Hi Michal,
On 8/26/25 15:18, Michal Koutný wrote:
Hi Djalal.
On Mon, Aug 18, 2025 at 10:04:21AM +0100, Djalal Harouni tixxdz@gmail.com wrote:
This patch series add support to write cgroup interfaces from BPF.
It is useful to freeze a cgroup hierarchy on suspicious activity for a more thorough analysis before killing it. Planned users of this feature are: systemd and BPF tools where the cgroup hierarchy could be a system service, user session, k8s pod or a container.
Could you please give more specific example of the "suspicious activity"? The last time (v1) it was referring to LSM hooks where such asynchronous approach wasn't ideal.
It solves the case perfectly, you detect something you fail the security hook return -EPERM and optionally freeze the cgroup, snapshot the runtime state.

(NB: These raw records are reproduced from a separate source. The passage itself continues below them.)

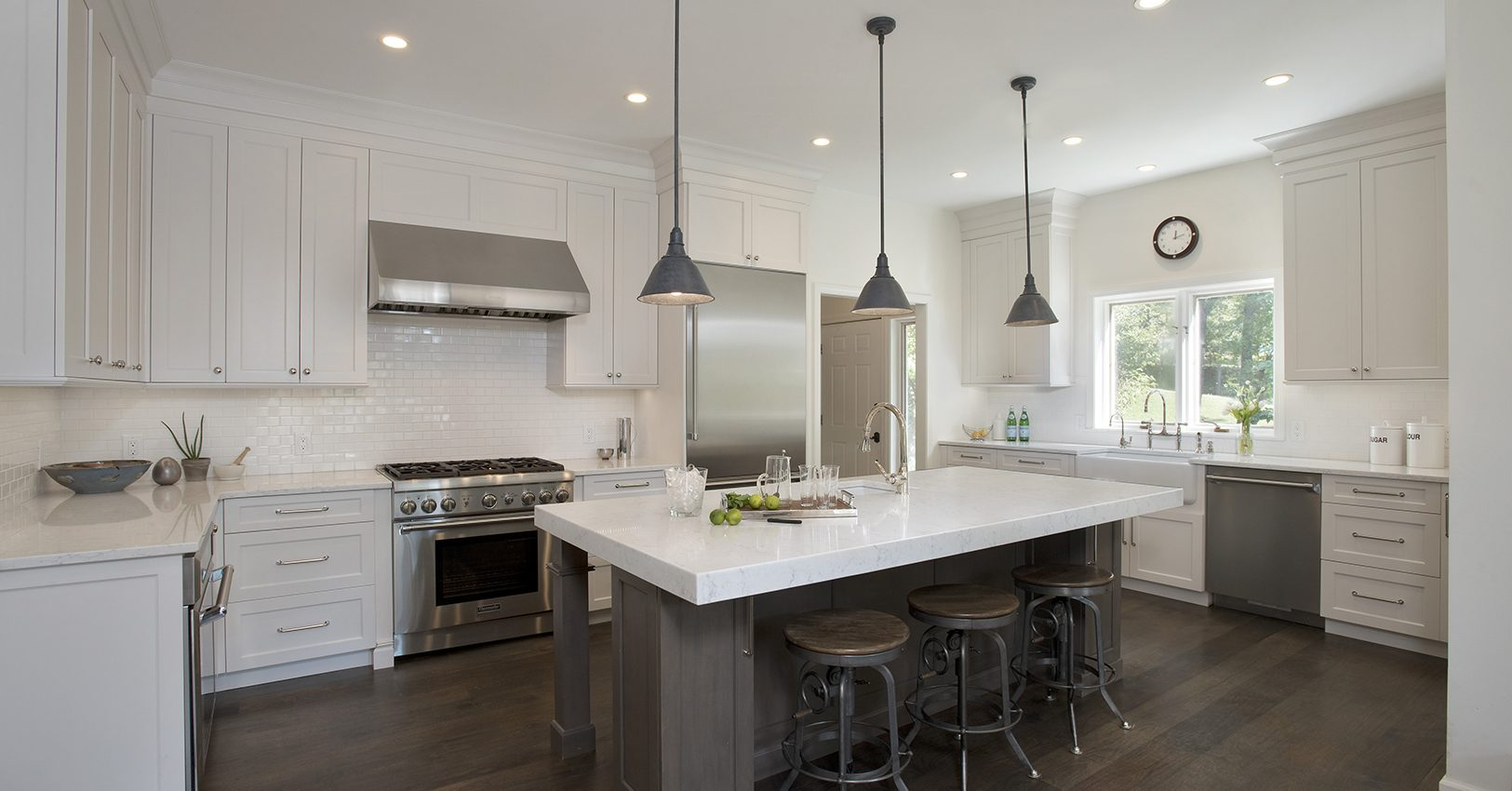 Grabill kitchen cabinetry in white pepper with special finish on island cabinets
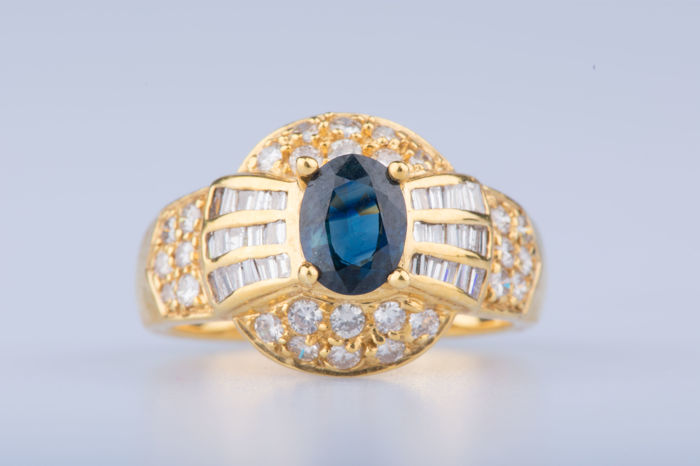 18 kt yellow gold ring with 1 oval sapphire approx. 0.70 ct, 12 diamonds approx.  0.24 ct in total, 16 diamonds approx.  0.48 ct in total, 32 baguette-cut diamonds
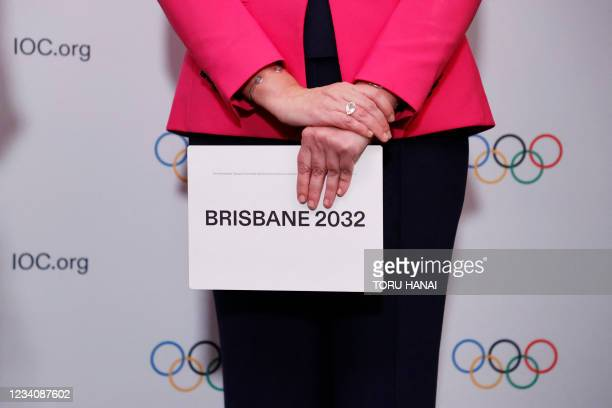 Queensland Premier Annastacia Palaszczuk holds the queue card after Brisbane was announced as the 2032 Summer Olympics host city during the 138th IOC...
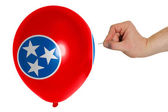 Bursting balloon colored in flag of american state of tennessee — Stock Photo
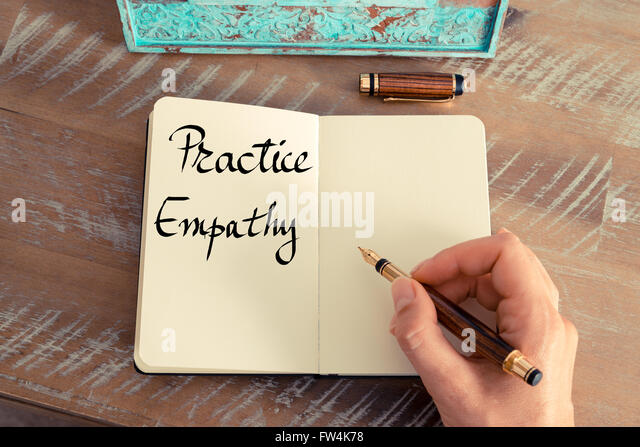 Retro effect and toned image of a woman hand writing a note with a fountain pen on a notebook. Handwritten text - Stock Image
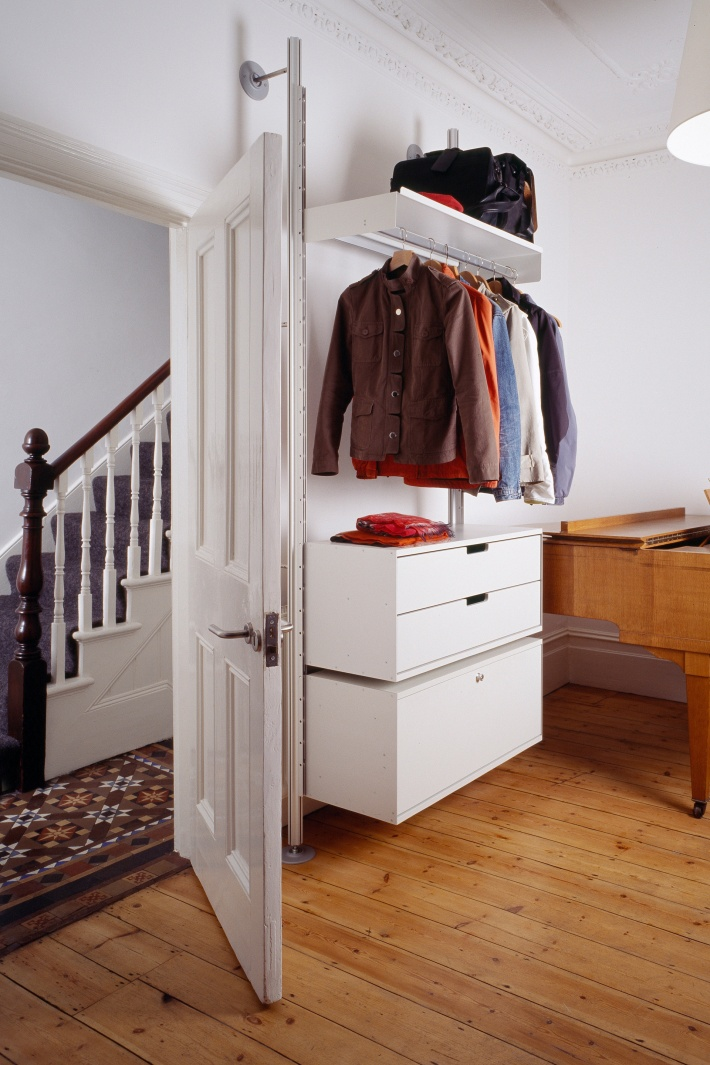 In a tight space where organization is key, cabinets can be hung on top of others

Oh I thought the attached example is an obvious one, customers want to restrict bpf() usage per cgroup specific container/pod, so when we detect bpf() that's not per allowed cgroup we fail it and freeze it.
Take this and build on top, detect bash/shell exec or any other new dropped binaries, fail and freeze the exec early at linux_bprm object checks.
Also why couldn't all these tools execute the cgroup actions themselves through traditional userspace API?
- Freezing at BPF is obviously better, less race since you don't need access to the corresponding cgroup fs and namespace. Not all tools run as supervisor/container manager. - The bpf_send_signal in some cases is not enough, what if you race with a task clone as an example? however freezing the cgroup hierarchy or the one above is a catch all...
One more point (for possible interference with lifecycles) -- what is the relation between cgroup in which the BPF code "runs" and cgroup that's target of the operation? (I hope this isn't supposed to run from BPF without process context.)
The feature is supposed to be used by sleepable BPF programs, I don't think we need extra checks here?
It could be that this BPF code runs in a process that is under pod-x/container-y/cgroup-z/ and maybe you want to freeze "cgroup-z" or "container-y" and so on... or in case of delegated hierarchies, freezing the parent is a catch all.
Todo:
- Limit size of data to be written.
- Further tests.
- Add cgroup kill support.
I'm missing the retrieval of freeze result in this plan :) cgroup kill
Indeed you are right a small kfunc to read back, yes ;) !
would be simpler for PoC (and maybe even sufficient for your use case?).
I think both are useful cases.
Thank you!
Regards, Michal